Técnico Roger Machado recebe Medalha Mérito Farroupilha

Numa das mais concorridas solenidades realizada em 2019 no Parlamento gaúcho, a entrega da Medalha do Mérito Farroupilha ao técnico de futebol Roger Machado, realizada no final da manhã desta sexta-feira (20) na Assembleia Legislativa, foi um momento em que o racismo, o preconceito e a desigualdade social foram colocadas em xeque, desnudadas, desmascaradas pelos oradores e pelo homenageado.


"Essa homenagem direcionada ao Roger é também uma homenagem a todos os homens e mulheres do Rio Grande e do Brasil que têm a coragem de se erguer contra a discriminação e o preconceito.
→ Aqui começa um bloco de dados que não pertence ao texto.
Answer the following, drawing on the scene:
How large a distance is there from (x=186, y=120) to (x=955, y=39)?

Ressalto a palavra coragem, pois para defender essa pauta, uma pauta que não é simpática ao conjunto da sociedade, ao conjunto do Brasil raiz, é preciso ter firmeza, altivez e muita disposição em falar sobre um tema que muitos não querem ouvir", frisou o deputado Valdeci Oliveira, proponente daquele ato.


Por sua vez, o homenageado, que estava acompanhado de vários familiares, fez questão de ressaltar que para ele o futebol nunca foi um fim, mas um meio.
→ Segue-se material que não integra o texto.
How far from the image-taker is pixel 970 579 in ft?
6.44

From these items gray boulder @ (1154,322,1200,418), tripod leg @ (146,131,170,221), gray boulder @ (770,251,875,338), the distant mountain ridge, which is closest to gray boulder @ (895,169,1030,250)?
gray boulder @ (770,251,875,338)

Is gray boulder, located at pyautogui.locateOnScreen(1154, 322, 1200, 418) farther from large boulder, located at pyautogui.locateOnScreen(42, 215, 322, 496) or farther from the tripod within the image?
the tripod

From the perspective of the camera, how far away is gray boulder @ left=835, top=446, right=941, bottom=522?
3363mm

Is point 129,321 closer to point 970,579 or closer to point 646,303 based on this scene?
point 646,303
"Chutar a bola para dentro da rede é apenas uma parte disso. Para alguns política e futebol não se misturam, mas não falo da política partidária, falo de política como a arte de dialogar", ressaltou Roger, lembrando da sua famosa declaração durante uma coletiva de imprensa, em outubro passado, quando expôs seu posicionamento diante das diversas mostras de racismo no país.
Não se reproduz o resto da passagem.